重要: 「義務」ではなく「努めること」——だから企業ごとに差がある
ここが一番誤解されやすいところです。リーフレットの表現を見ると分かるとおり、指針が企業に求めているのは「応募できるように努めること」であり、すべての企業に既卒者の受け付けを義務付けるものではありません。「3年以内なら必ず新卒として応募できる」と言い切ってしまうと、正確ではないのです。
実際、企業の対応は分かれています。厚生労働省のリーフレット(LL021102開若01)に掲載されている「労働経済動向調査(2020年8月)」の集計では、前年度に新規学卒者枠で正社員の募集を行った事業所のうち、新規学卒者採用枠での既卒者の応募受け付けは次のとおりでした。

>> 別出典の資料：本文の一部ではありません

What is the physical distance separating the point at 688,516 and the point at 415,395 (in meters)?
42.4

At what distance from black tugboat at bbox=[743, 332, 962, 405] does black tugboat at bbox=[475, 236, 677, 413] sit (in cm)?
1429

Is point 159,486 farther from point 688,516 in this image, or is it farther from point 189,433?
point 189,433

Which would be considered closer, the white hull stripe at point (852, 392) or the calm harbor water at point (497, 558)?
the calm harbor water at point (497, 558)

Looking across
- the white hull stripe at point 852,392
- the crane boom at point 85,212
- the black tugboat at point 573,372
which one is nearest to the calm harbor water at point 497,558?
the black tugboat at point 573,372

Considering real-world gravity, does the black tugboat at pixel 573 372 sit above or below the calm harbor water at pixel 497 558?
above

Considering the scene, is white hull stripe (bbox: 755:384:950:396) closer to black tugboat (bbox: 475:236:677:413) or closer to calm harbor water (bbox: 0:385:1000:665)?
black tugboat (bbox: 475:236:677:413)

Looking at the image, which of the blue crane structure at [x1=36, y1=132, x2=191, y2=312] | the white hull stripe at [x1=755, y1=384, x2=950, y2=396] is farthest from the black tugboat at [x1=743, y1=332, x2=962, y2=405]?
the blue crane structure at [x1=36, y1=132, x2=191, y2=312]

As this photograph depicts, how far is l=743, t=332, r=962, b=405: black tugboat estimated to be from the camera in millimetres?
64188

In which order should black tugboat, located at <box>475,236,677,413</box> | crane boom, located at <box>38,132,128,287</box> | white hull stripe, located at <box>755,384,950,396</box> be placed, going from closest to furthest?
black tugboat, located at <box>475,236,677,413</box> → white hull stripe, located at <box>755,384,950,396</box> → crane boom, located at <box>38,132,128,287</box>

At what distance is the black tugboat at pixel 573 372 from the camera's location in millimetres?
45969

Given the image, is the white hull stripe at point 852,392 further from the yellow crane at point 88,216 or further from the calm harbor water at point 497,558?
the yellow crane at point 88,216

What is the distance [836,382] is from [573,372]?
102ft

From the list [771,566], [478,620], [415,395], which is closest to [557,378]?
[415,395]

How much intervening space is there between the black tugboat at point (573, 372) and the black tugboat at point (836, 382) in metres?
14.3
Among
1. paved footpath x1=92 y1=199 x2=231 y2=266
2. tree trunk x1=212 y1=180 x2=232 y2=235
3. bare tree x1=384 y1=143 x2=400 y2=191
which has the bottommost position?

| 新規学卒者採用枠での既卒者の応募受付状況 | 割合 |
|---|---|
| 応募を受け付け、採用に至った | 32% |
| 応募を受け付けたが、採用には至らなかった | 38% |
| 応募不可 | 29% |
| 不明 | 1% |
また、既卒者が応募可能だった事業所について、応募できる「卒業後の経過期間」の内訳は次のとおりです。
| 新規学卒者採用枠に応募可能な卒業後の経過期間 | 割合 |
|---|---|
| 上限はない | 43% |
| 3年超 | 4% |
| 2年超〜3年以内 | 29% |
| 1年超〜2年以内 | 8% |
| 1年以内 | 13% |
| 不明 | 1% |
(いずれも厚生労働省「労働経済動向調査(2020年8月)」・リーフレットLL021102開若01掲載の集計。構成比は四捨五入のため合計が100にならないことがあります)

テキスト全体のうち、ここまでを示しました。